In the article on the moratorium under the Insolvency and Bankruptcy Code, copy the text word for word from "Table of Contents" up to and including "on parallel proceedings.".

*Text provided*.
========

This article is written by Taniksha Gupta pursuing a Paralegal Associate Diploma. This article has been edited by Ojuswi (Associate, Lawsikho).
This article has been published by Sneha Mahawar.
Table of Contents
Introduction
The expression moratorium is not defined in the Insolvency and Bankruptcy Code, 2016 (“IBC”). It refers to a period during which no court deliberations for recovery, enforcement of security interests, sale or transfer of assets, or cessation of vital contractual agreements against a corporate debtor can be initiated or pursued. The scope and execution of the moratorium have left creditors perplexed about the admissibility of such processes against corporate debtors, particularly in quasi-criminal circumstances like cheque bouncing cases. Since such processes are permitted during the moratorium, creditors get two chances to collect their debts (i.e., in the insolvency proceedings as well as by initiating cheque bounce proceedings).
This article attempts to explain the concept of a moratorium and its impact on parallel proceedings.
Moratorium: Section 14
First, consider the spirit of the letter embedded in the aforementioned provision. The Insolvency and Bankruptcy Code of 2016, Section 14, reads as follows:
“14 (1) Subject to provisions of sub-sections (2) and (3), on the insolvency commencement date, the Adjudicating Authority shall by order declare moratorium for prohibiting all of the following, namely:
- the institution of suits or continuation of pending suits or proceedings against the corporate debtor including execution of any judgement, decree or order in any court of law, tribunal, arbitration panel or other authority;
- transferring, encumbering, alienating or disposing of by the corporate debtor any of its assets or any legal right or beneficial interest therein;
- any action to foreclose, recover or enforce any security interest created by the corporate debtor in respect of its property including any action under The Securitisation and Reconstruction of Financial Assets and Enforcement of Security Interest Act, 2002;
- the recovery of any property by an owner or lessor where such property is occupied by or in the possession of the corporate debtor.

========

*Dataset excerpt*.
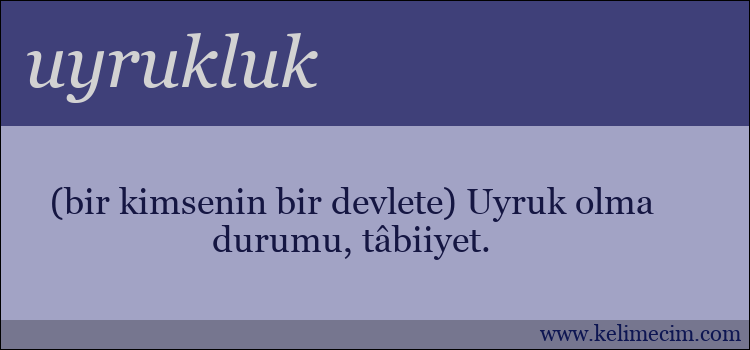 uyrukluk

(bir kimsenin bir devlete) Uyruk olma durumu, tâbiiyet.

www.kelimecim.com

========

*Solution to the exercise*.
Table of Contents
Introduction
The expression moratorium is not defined in the Insolvency and Bankruptcy Code, 2016 (“IBC”). It refers to a period during which no court deliberations for recovery, enforcement of security interests, sale or transfer of assets, or cessation of vital contractual agreements against a corporate debtor can be initiated or pursued. The scope and execution of the moratorium have left creditors perplexed about the admissibility of such processes against corporate debtors, particularly in quasi-criminal circumstances like cheque bouncing cases. Since such processes are permitted during the moratorium, creditors get two chances to collect their debts (i.e., in the insolvency proceedings as well as by initiating cheque bounce proceedings).
This article attempts to explain the concept of a moratorium and its impact on parallel proceedings.